Ascending Shadows (The Age of Dawn Book 6)
Page 27
“What are— what— what are they doing to him?” Jori’s partner blubbered.
“You don’t want to know,” Isa said.
They were preparing him to butchered, to be eaten, Senka realized. There would be no fighting their captors today. They left him like that, dangling from the tree, his body filling the air with the iron scent of death that Senka seemed to never get away from.
Fourteen
Dark Touch
“For the dead, the living, and the yet to be, all must be documented and reconciled.” – The diaries of Nyset Camfield
The Whisperers had Jori’s corpse roasting on a makeshift spit long before anyone else awoke, given the state of his blackened skin. Isa was the first to wake by his own account, more than ashamed at feeling his stomach rumble at the scent of freshly cooked meat. With a twist of his guts, he realized they had even taken the time to use spices. He watched the beasts eat with the fascination one pays to a caged animal, trying not to look it in the eye. Except these animals weren’t caged and were more than a bit dangerous.
He looked down at the bottoms of his feet, red with angry blisters. A few had already burst and were in different states of healing. Those partially healed would soon be re-opened, he thought with a sigh. He tried to steal another glance at the Tigerians and saw Tatlat staring back at him, golden eyes shimmering in the reflection of the morning light. Tatlat produced a gleaming dagger from his belt and carved a bit of flesh from Jori’s crackling thigh, winked at Isa, then dropped it into his carnivore’s mouth. He licked his lips, oily with Jori’s fat, then grinned.
“Bastard. Those are mine. By the Dragon,” Senka seethed, staring wide eyed over at the huddled group of Tigerians. “My father’s daggers.” Isa saw it now. The dagger Tatlat had used was indeed one of her Dragon-headed daggers, the other on his belt beside at least two others. “Disgusting beasts. No better than Death Spawn,” Senka hissed.

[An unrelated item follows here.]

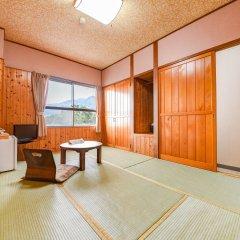 Отель Oyado Tsuruya Якусима комната для гостей фото 2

He was just glad Jori wasn’t Senka, glad she managed to hold her tongue yesterday. During times like this, you had to have a heart of stone to make it out alive. He knew it must’ve taken a tremendous effort on her part. Had it been her, he’d likely have gotten them all killed. He’d almost lost control when they killed Jori. It took all he had to master his rage. He had to stay focused on the mission. It’s what Senka would have wanted.
Isa leaned forward, peered about to make sure no one else was listening, at least not with intent. “Let’s not forget why we’re here. We have to live, have to get back.” Someone stirred near him and Isa leaning back. Senka gave him a few nods.
A Tigerian cut a strip of white flesh from Jori’s rib and started gnawing on it. He didn’t deserve his fate, but Isa wasn’t ashamed to say he was glad it wasn’t him. Even though he was reckless and often impulsive, Isa liked being alive. Even in their current state, he sort of enjoyed the struggle. Struggle wasn’t boring. Life, strength, and character were forged within struggle’s crushing embrace. He saw it in the Swiftshade recruits, saw it in himself. Some couldn’t handle the crucibles of life. Men like Greyson, who broke like pots under too much pressure.
The rest of the group woke after a time. More than a few people vomited after seeing the Whisperers slurping on the bits of flesh clinging to Jori’s bones. He wondered then why they had tossed away the corpse of the man they killed just days ago. Maybe they weren’t hungry enough to eat men then. Were they perhaps a food of last resort? They tossed Jori’s mostly picked carcass to the Tougeres who worked to eat the rest of him, even chomping through his bones like they were made of glass.
They set off before the sun rose high and the heat became oppressive. Isa’s legs were thankful for seeing the land veering down for once. It reminded him that the endless upward climbs in life all changed eventually. What mattered was whether or not you hung on long enough for the world to shift. Most gave up long before the great shifting. Along the shores of New Breden, he watched time after time as the tide receded to show the clams sitting on the sand for those who were patient enough to wait. Few had, leaving him and sometimes another fellow the best of the pickings.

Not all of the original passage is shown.